▶ _What to work on_
Give again exactly the lines that run from the start of the records to the line holding "Poster in cornice", both ends counted. Do not include the pictures.
Content starts
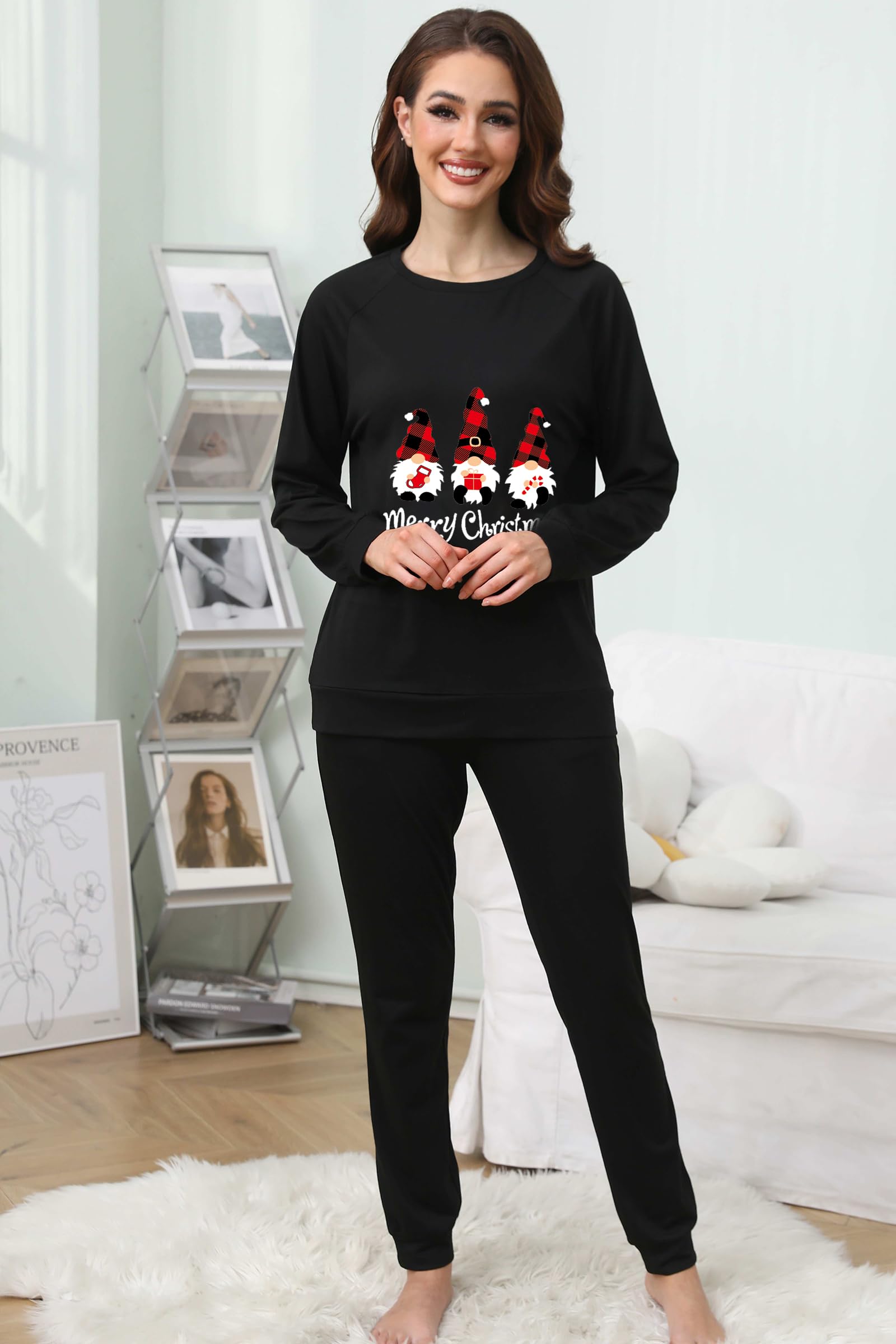 LEMOSEW Christmas Two Piece Pajamas Set Women Lounge Set Outfits Sweatsuit Sets Joggers Tracksuit Suits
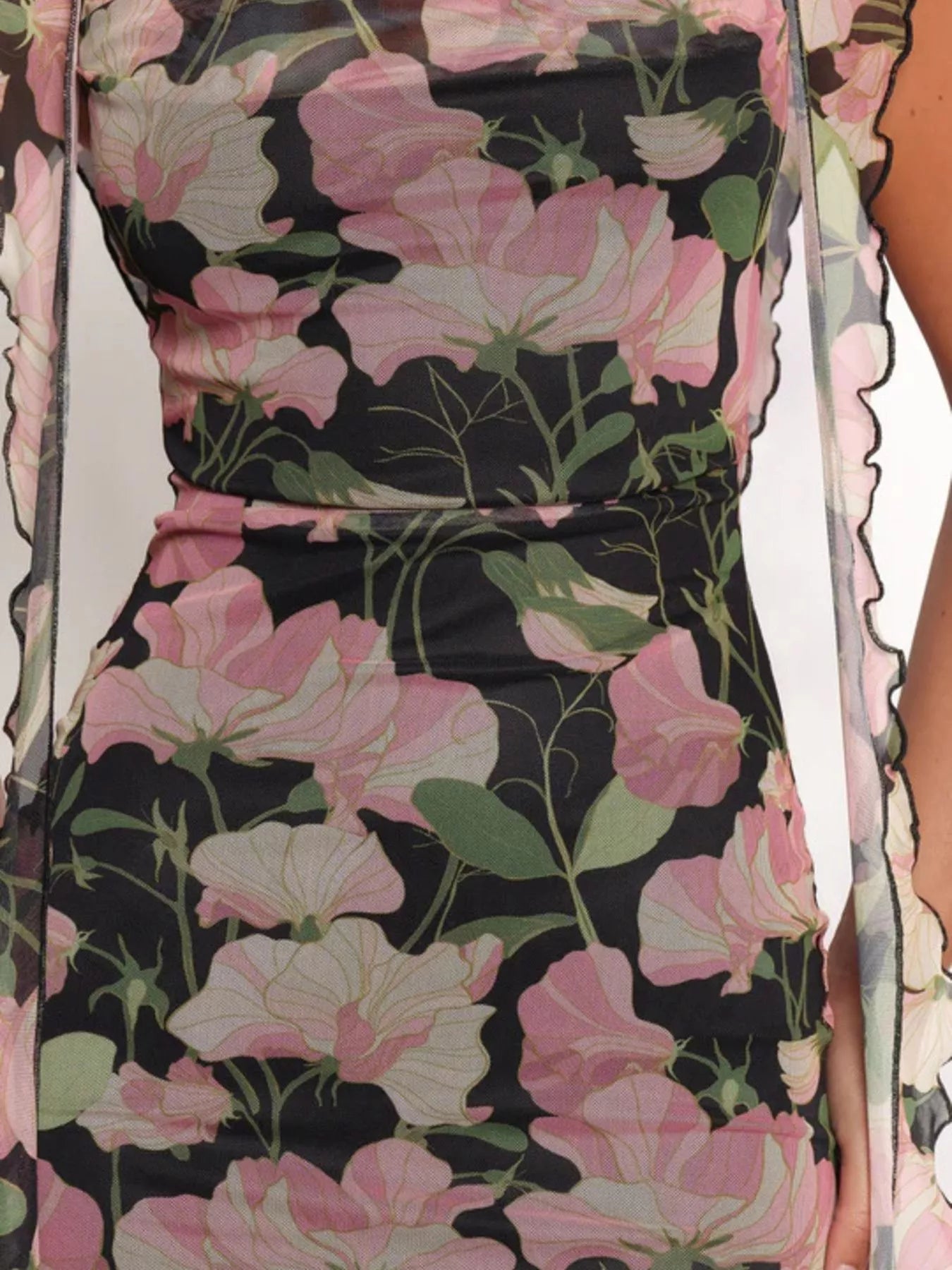 Floral Print Ruffle Trim Bodycon Maxi Dress - MAD RUFFI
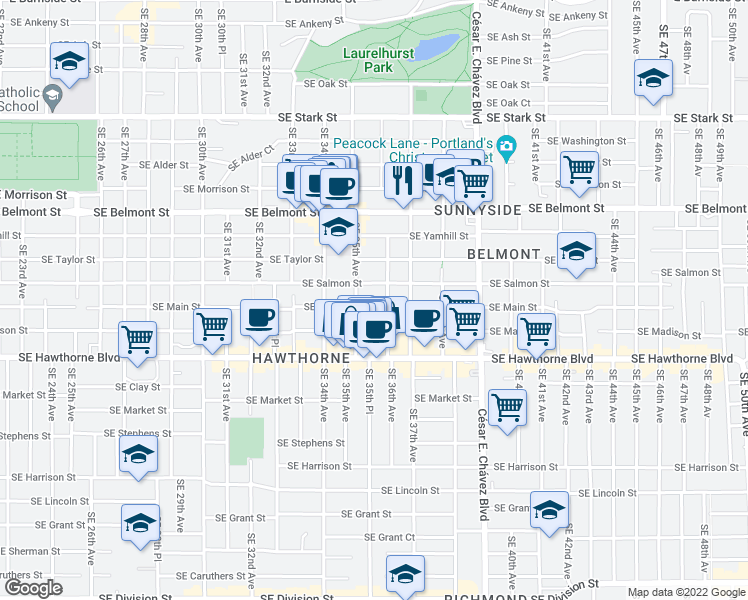 map of restaurants, bars, coffee shops, grocery stores, and more near 3507-3509 Southeast Salmon Street in Portland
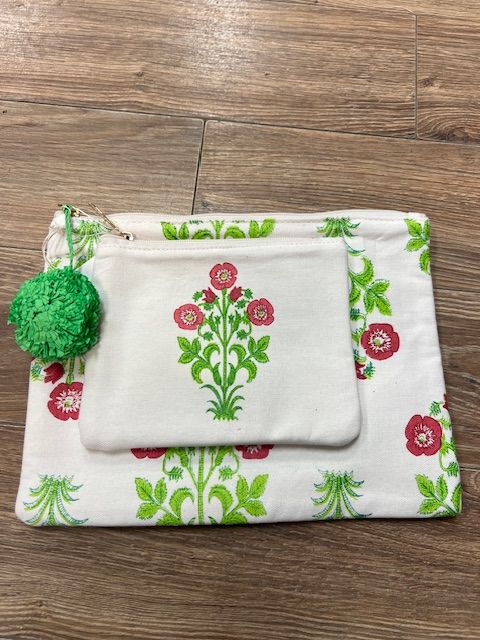 Green block print case set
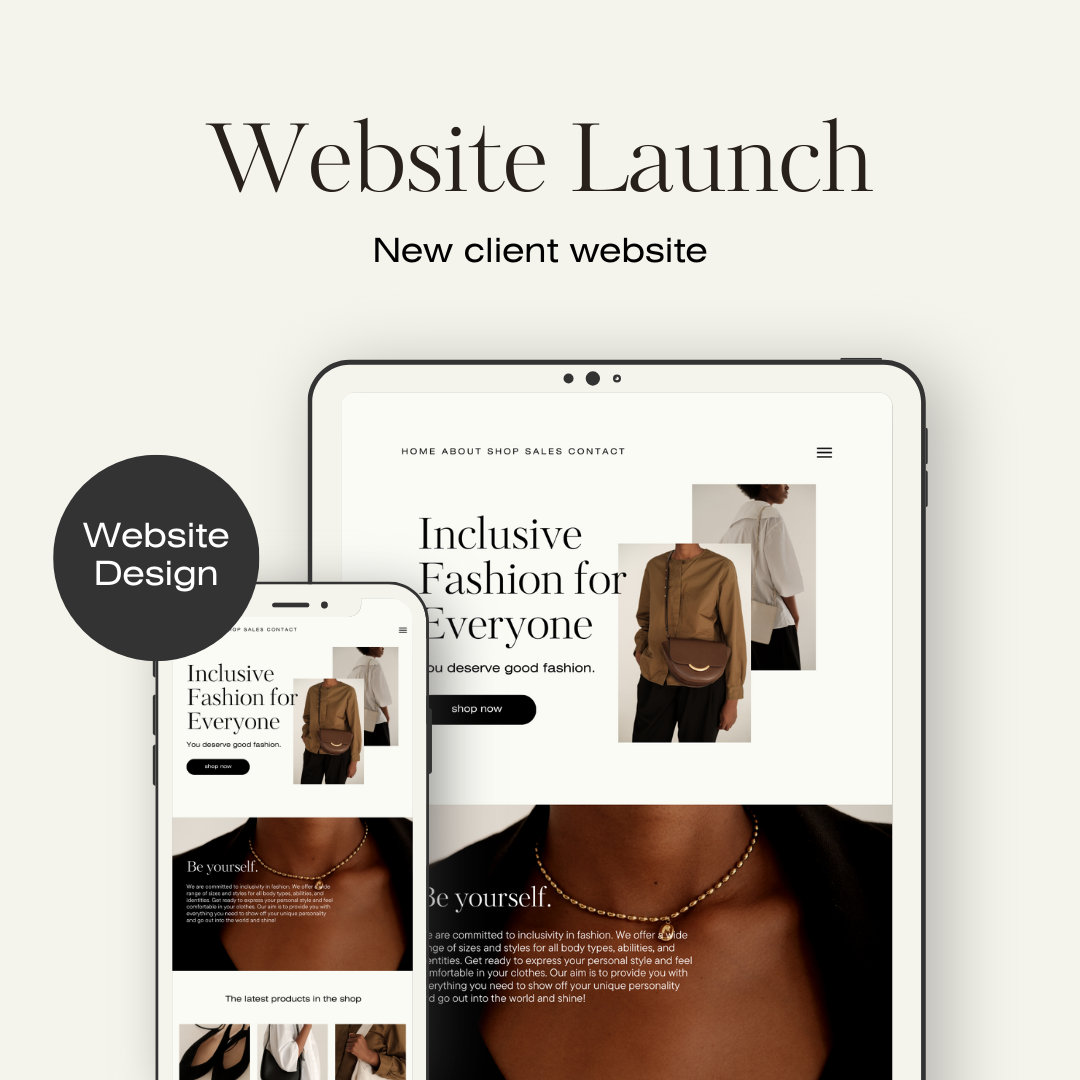 Modern Neutral Website Launch Phone Tablet Mockup Instagram Post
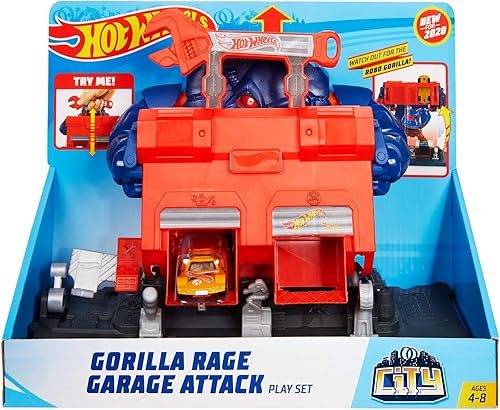 Miniatura 7 de Hot Wheels Gorilla Rage Garage Attack Playset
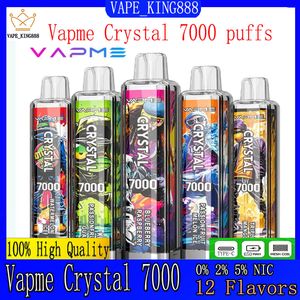 Оригинальный VAPME Crystal 7000 Puffs Ondessable Vape Juice 7k Vape Pen Device 14 мл заполненная сетка картриджа 650mah Перезаряжаемая батарея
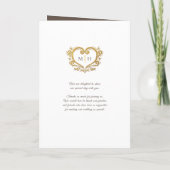 ハートモノグラム写真金ゴールドブラウン結婚式 プログラム (裏面)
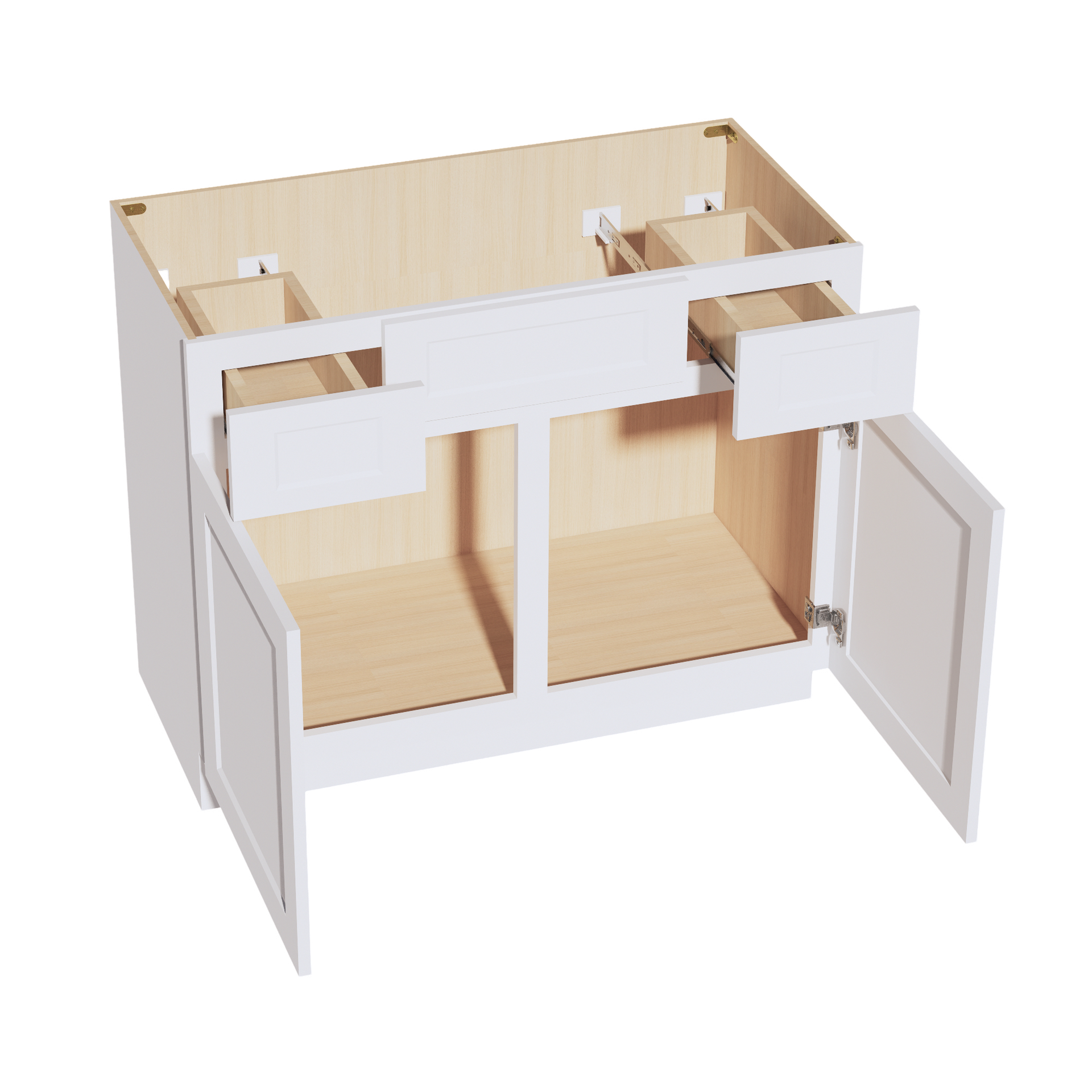 VSD4221-SW  Vanity Sink Base 2 Doors 2 Drawers & 1 Centered False Drawer  - Shaker Style - Pure White   42"W x 34-1/2"H x 21"D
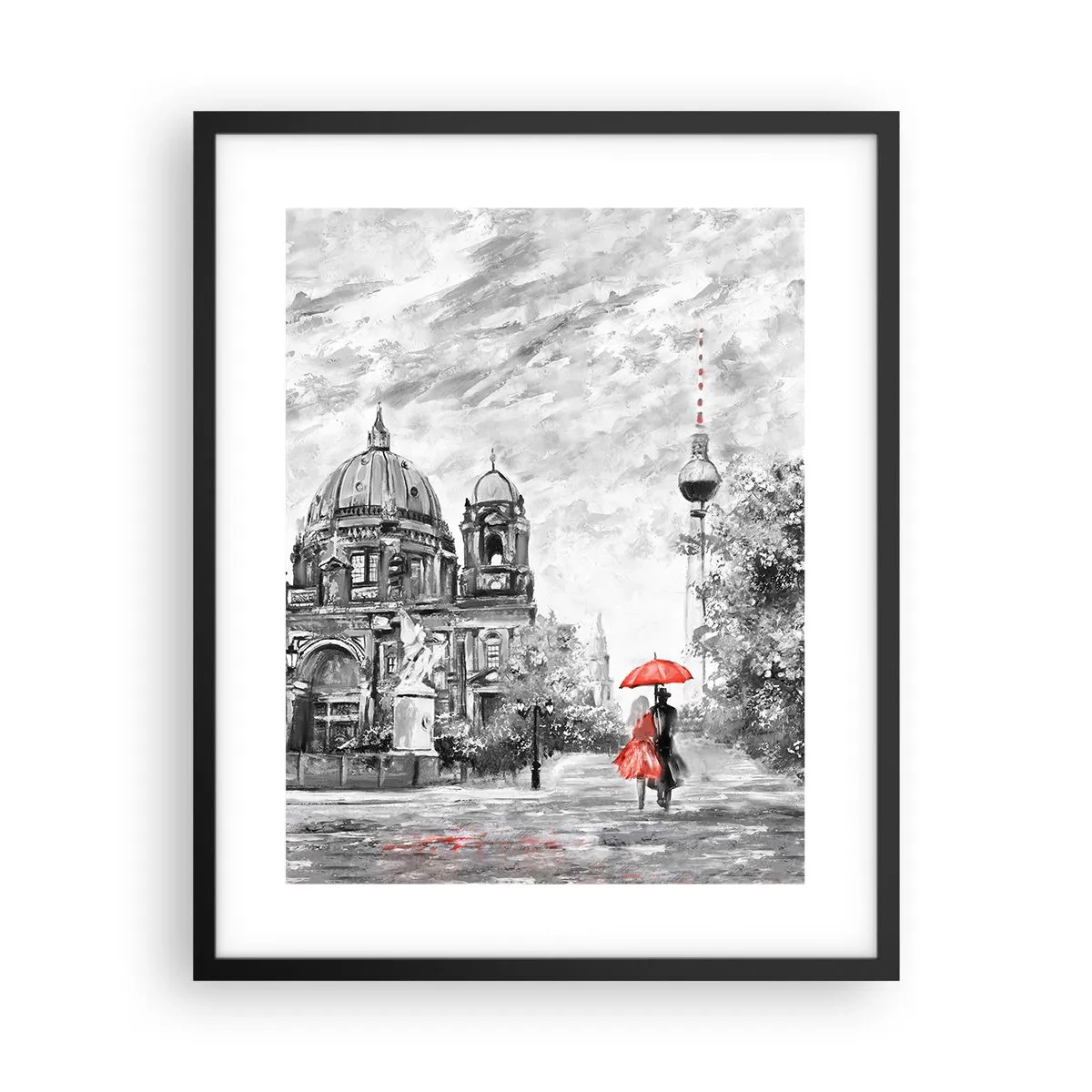 Poster in cornice nera - Incontro a Berlino - 40x50 cm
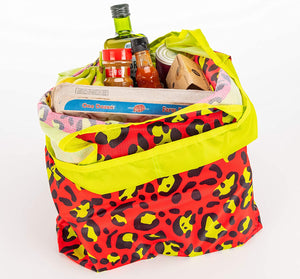 O-WITZ Reusable Shopping Bag - Cheetah Print - Red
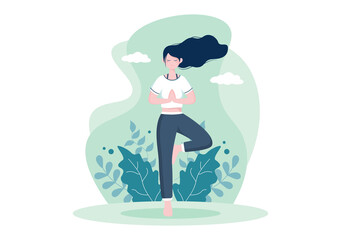 Yoga or Meditation Practices Aim for Health Benefits of the Body to Control Thoughts, Emotions, Inception and Searching for Ideas. Flat Design Vector Illustration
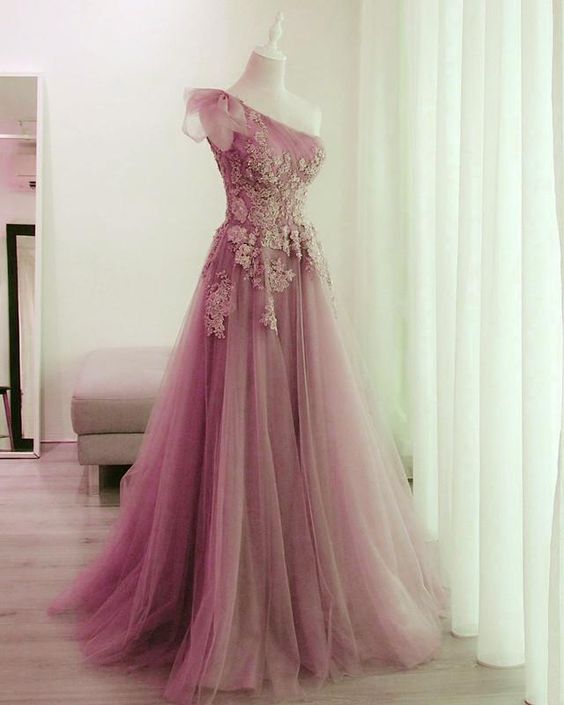 Elegant Tulle Evening Dresses One Shoulder With Bow prom dress cg15907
Content ends
▶ _Your response_
 LEMOSEW Christmas Two Piece Pajamas Set Women Lounge Set Outfits Sweatsuit Sets Joggers Tracksuit Suits
 Floral Print Ruffle Trim Bodycon Maxi Dress - MAD RUFFI
 map of restaurants, bars, coffee shops, grocery stores, and more near 3507-3509 Southeast Salmon Street in Portland
 Green block print case set
 Modern Neutral Website Launch Phone Tablet Mockup Instagram Post
 Miniatura 7 de Hot Wheels Gorilla Rage Garage Attack Playset
 Оригинальный VAPME Crystal 7000 Puffs Ondessable Vape Juice 7k Vape Pen Device 14 мл заполненная сетка картриджа 650mah Перезаряжаемая батарея
 ハートモノグラム写真金ゴールドブラウン結婚式 プログラム (裏面)
 VSD4221-SW  Vanity Sink Base 2 Doors 2 Drawers & 1 Centered False Drawer  - Shaker Style - Pure White   42"W x 34-1/2"H x 21"D
 Poster in cornice nera - Incontro a Berlino - 40x50 cm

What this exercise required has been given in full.